§ **Task brief**
Pull out every line in the items below that contains the string "located".

§ **The input**
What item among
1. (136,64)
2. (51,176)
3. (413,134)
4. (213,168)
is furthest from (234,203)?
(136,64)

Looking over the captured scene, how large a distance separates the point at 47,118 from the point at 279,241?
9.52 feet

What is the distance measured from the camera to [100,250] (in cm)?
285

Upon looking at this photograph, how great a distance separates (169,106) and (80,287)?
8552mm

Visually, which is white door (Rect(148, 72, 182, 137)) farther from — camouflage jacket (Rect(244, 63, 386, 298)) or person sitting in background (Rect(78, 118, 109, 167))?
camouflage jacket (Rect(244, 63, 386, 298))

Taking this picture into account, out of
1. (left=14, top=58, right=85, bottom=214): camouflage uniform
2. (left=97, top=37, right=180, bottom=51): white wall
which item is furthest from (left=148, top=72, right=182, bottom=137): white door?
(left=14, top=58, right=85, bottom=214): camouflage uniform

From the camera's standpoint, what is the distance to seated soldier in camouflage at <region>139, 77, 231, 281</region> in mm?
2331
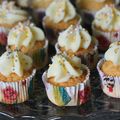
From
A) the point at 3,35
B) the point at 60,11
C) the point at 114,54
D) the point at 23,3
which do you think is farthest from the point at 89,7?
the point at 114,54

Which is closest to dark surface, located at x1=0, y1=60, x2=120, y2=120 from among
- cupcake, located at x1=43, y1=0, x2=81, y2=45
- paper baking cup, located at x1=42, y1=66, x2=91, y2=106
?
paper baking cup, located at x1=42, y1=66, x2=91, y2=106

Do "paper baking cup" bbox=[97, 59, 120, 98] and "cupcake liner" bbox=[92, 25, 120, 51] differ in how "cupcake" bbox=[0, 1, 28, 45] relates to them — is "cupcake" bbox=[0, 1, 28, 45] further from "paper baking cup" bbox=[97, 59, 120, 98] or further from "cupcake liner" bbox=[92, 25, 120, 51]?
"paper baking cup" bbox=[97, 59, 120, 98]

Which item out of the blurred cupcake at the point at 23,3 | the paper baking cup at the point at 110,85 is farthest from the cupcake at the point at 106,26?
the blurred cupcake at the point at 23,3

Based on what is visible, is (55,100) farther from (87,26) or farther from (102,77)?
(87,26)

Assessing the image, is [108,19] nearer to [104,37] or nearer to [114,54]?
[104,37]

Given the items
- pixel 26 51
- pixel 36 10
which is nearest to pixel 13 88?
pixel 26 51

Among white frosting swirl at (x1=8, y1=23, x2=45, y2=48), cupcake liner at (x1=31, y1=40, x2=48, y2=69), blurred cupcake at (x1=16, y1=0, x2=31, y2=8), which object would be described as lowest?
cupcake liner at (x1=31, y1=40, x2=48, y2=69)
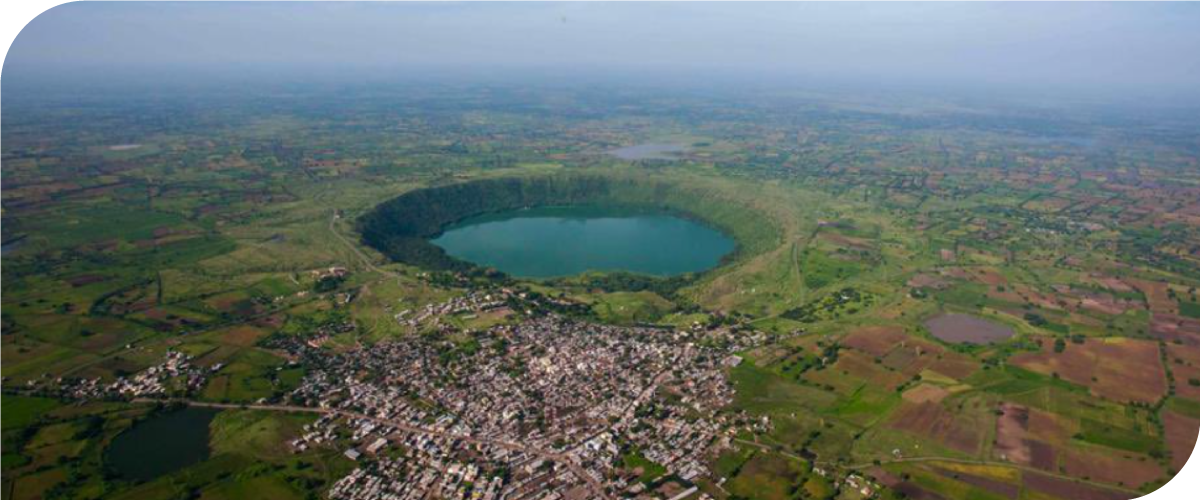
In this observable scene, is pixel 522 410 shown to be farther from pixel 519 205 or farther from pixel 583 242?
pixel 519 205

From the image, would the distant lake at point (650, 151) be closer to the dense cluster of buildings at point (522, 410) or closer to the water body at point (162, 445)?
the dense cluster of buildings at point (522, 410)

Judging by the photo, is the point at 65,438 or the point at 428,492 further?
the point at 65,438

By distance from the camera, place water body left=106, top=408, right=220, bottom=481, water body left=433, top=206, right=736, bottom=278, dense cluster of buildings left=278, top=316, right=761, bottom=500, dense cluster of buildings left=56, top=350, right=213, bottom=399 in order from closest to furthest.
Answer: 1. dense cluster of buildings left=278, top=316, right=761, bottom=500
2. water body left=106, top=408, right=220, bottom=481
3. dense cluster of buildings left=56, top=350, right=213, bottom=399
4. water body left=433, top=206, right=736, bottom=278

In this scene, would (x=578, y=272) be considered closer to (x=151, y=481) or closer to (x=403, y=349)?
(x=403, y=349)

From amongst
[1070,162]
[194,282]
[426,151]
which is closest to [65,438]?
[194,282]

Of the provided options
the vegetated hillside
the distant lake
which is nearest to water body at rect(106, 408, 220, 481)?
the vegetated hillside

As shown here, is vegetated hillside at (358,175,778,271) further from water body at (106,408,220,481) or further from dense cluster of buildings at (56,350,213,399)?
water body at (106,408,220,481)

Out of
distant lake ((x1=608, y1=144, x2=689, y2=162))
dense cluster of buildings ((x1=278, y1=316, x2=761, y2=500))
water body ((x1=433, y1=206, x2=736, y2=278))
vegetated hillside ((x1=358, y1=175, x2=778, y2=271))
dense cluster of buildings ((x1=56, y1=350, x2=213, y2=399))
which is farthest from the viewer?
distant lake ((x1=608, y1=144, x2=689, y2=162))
...
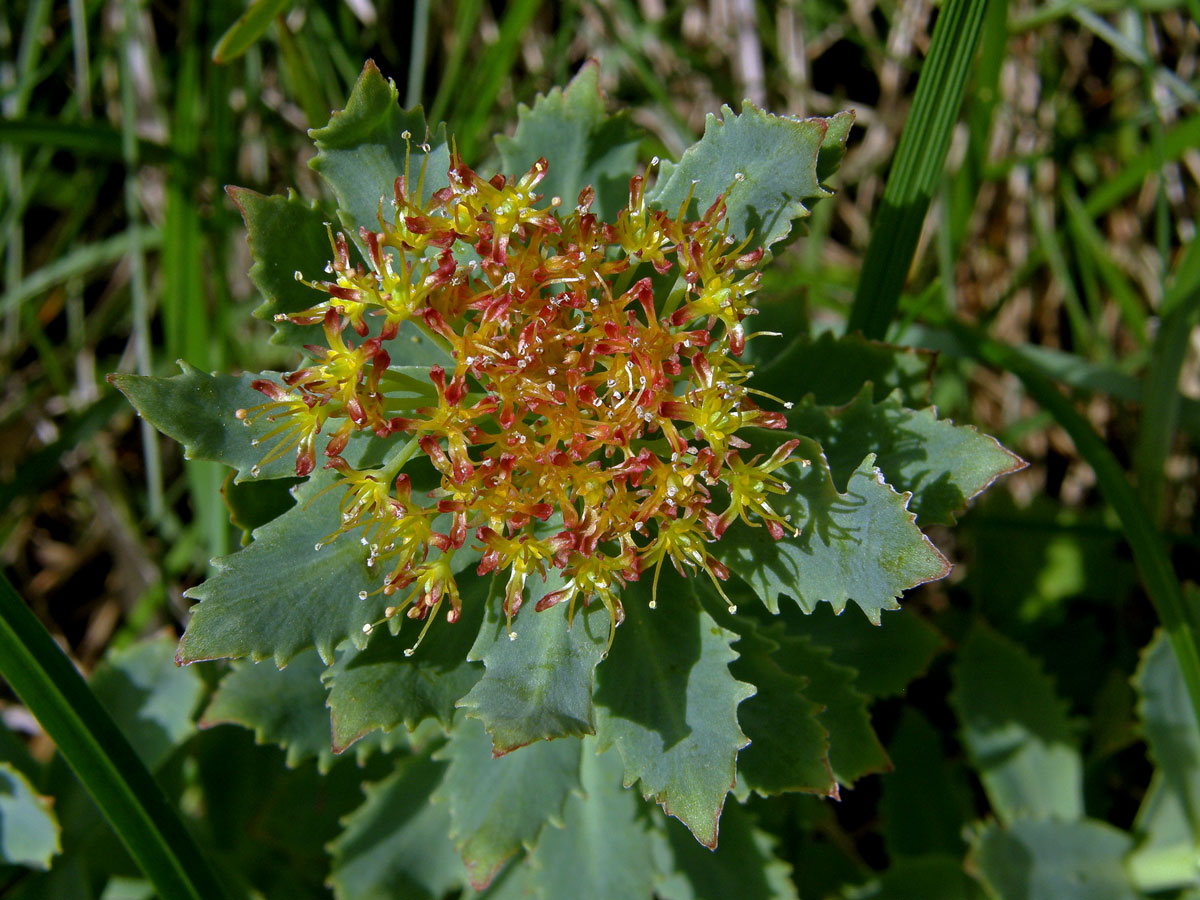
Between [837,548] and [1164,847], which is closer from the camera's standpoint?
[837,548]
...
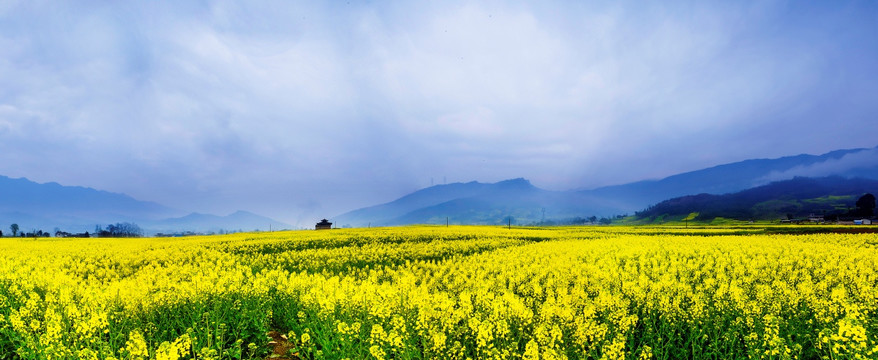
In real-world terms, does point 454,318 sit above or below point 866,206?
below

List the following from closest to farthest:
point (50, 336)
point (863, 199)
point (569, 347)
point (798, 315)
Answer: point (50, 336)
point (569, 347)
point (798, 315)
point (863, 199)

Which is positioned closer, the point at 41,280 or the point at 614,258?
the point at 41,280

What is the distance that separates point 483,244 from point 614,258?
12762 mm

§ **Worked answer**
Which is closest to dark surface, located at x1=0, y1=60, x2=120, y2=120 from among
- cupcake, located at x1=43, y1=0, x2=81, y2=45
- paper baking cup, located at x1=42, y1=66, x2=91, y2=106
paper baking cup, located at x1=42, y1=66, x2=91, y2=106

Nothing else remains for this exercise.